The “shape” or configuration of the sensori-neural hearing loss, at least in worker’s compensation board claims for noise exposure, is one of the base elements for deciding whether a hearing loss is indeed a noise induced hearing loss. Yet, not all audiograms of workers exposed to high levels of noise (or music) have a “notched” audiogram with the greatest hearing loss being in the 3000-6000 Hz frequency region.
Dr. David Barrs, MD, who is now with the Mayo Clinic in Rochester, MN, did some interesting work earlier in his career. Dr. Barrs and his colleagues found that only 37% of those workers who were exposed to noise and had a sensori-neural hearing loss had an audiometric notch in the 3000-6000 Hz frequency region.

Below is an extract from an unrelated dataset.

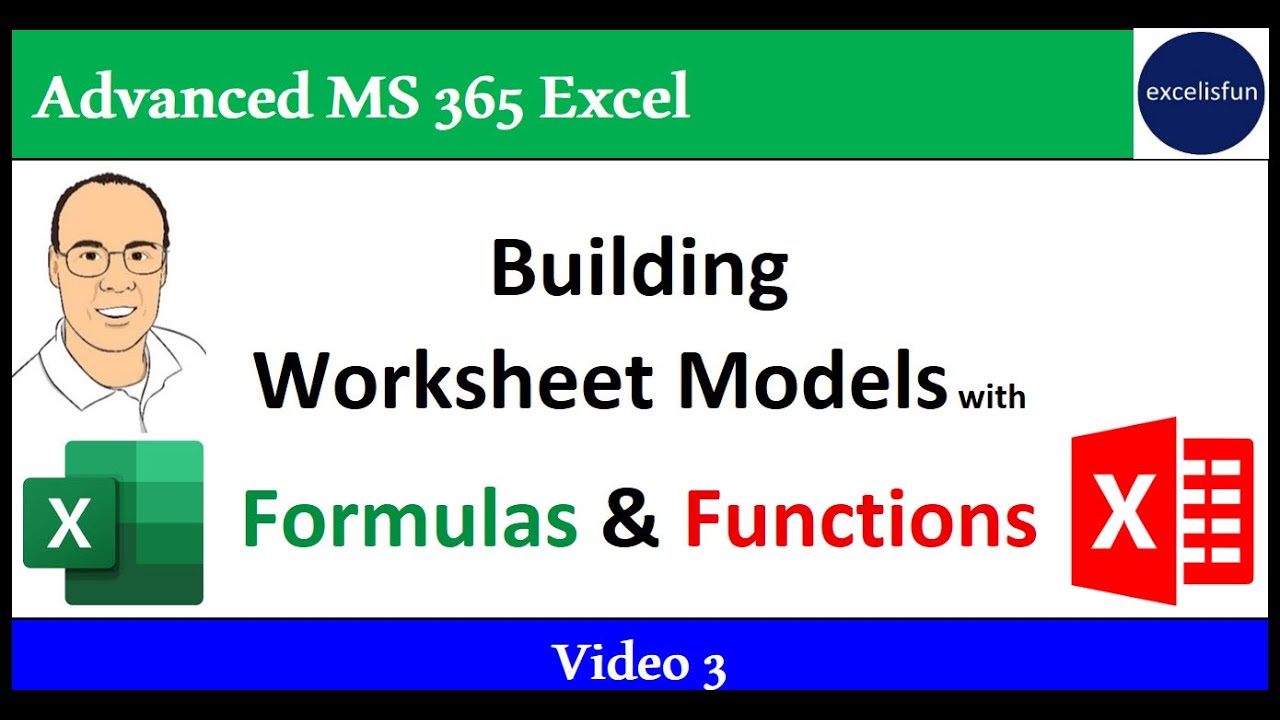 M 365 Excel Worksheet Formulas & Models – Everything You Ever Wanted To Know -  365 MECS 03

They attributed this to a number of potential reasons such as presbycusis which over time reduced the 6000 Hz and 8000 Hz acuity such that the upper frequency end of the notch was flattened out. Nevertheless, not having an audiometric notch does noise prevent a diagnosis of noise exposure, and conversely, having an audiometric notch does not mean that the hearing loss was noise induced.

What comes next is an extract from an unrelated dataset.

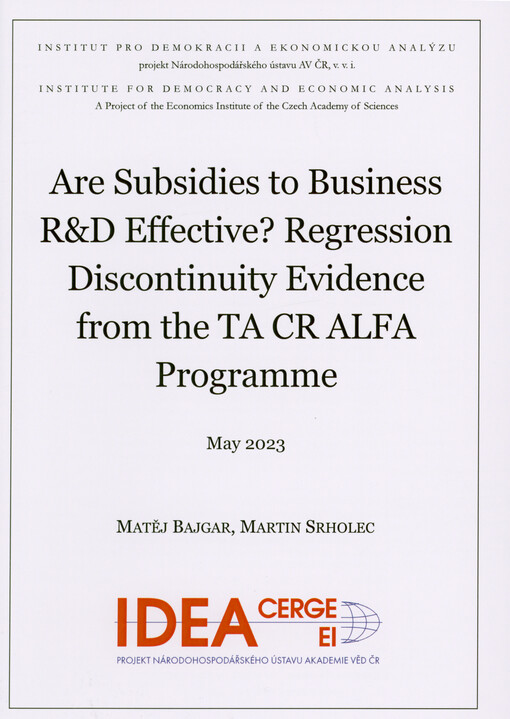 Are subsidies to business R&D effective? : regression discontinuity evidence from the TA CR ALFA Programme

As we will see below, the studies about the various proposed reasons for why the greatest hearing loss is in the 3000-6000 Hz region reads as an historical novel with contributions from as far back as 1934. Here is a synopsis of the studies about the various potential reasons about the NIHL notch. Several explanations have been proposed for this audiometric notch over the past almost 80 years but to date, there is no one accepted explanation- it is a frequently observed audiometric shape (but not the only noise induced shape). In the following cases, the internet has not been gracious enough to provide us with links, historical or otherwise:
Crow, Guild, and Polvagat, 1934 have shown that part of the explanation may be related to a poorer blood supply in the cochlea that corresponds to the 3000-6000 Hz region;
Bohne, 1976 showed that there is a greater susceptibility for damage of the supporting structures of the cochlear hair cells in the 3000-6000 Hz region;
Hilding, 1953, and Schuknecht and Tonndorf, 1960 showed that the orientation of the stapes footplate in the middle ear, into the inner ear is such that the primary force vector aims towards those cochlear hair cells in the 3000-6000 Hz region, with the effect of eventual failure because of the constant hydro-mechanical action; and
Tonndorf, 1976, and Caiazzo and Tonndorf, 1977, have shown that permanent noise exposure has its greatest effect approximately one half octave above the peak frequency of the noise spectrum, and since the “peak” is typically that of an adult’s ear canal resonance (at 2700 Hz), the greatest hearing loss will be the 4000-6000 Hz region.
Despite the age of these references, there are no more modern data that contradict these findings or suppositions.